# INSTRUCTIONS FOR THE TASK
Rewrite every one of the records below, replacing "Art History" with "Visual Culture", changing nothing else, and leaving out the pictures.

# WORKING DATA
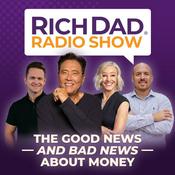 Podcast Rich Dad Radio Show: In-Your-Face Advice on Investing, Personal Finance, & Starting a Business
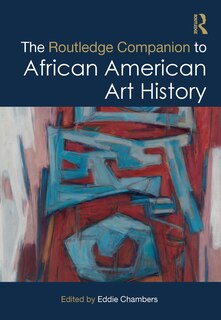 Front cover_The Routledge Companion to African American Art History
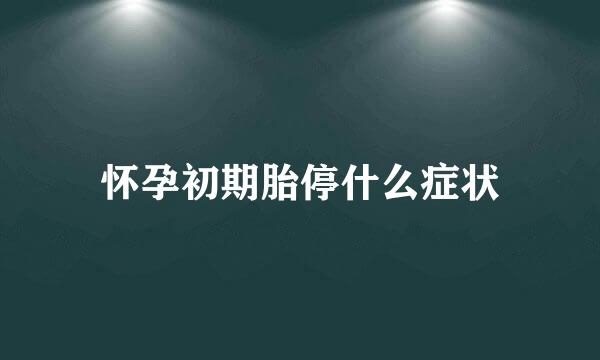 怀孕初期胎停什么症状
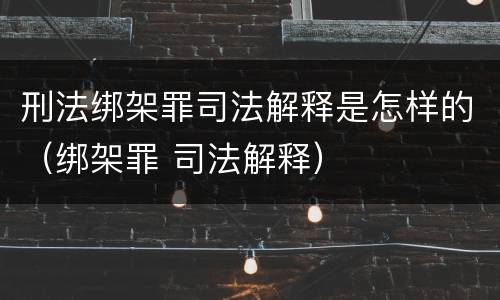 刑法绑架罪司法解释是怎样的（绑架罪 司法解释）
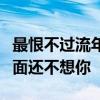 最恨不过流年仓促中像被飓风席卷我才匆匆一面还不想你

# OUTPUT OF THE TASK
 Podcast Rich Dad Radio Show: In-Your-Face Advice on Investing, Personal Finance, & Starting a Business
 Front cover_The Routledge Companion to African American Visual Culture
 怀孕初期胎停什么症状
 刑法绑架罪司法解释是怎样的（绑架罪 司法解释）
 最恨不过流年仓促中像被飓风席卷我才匆匆一面还不想你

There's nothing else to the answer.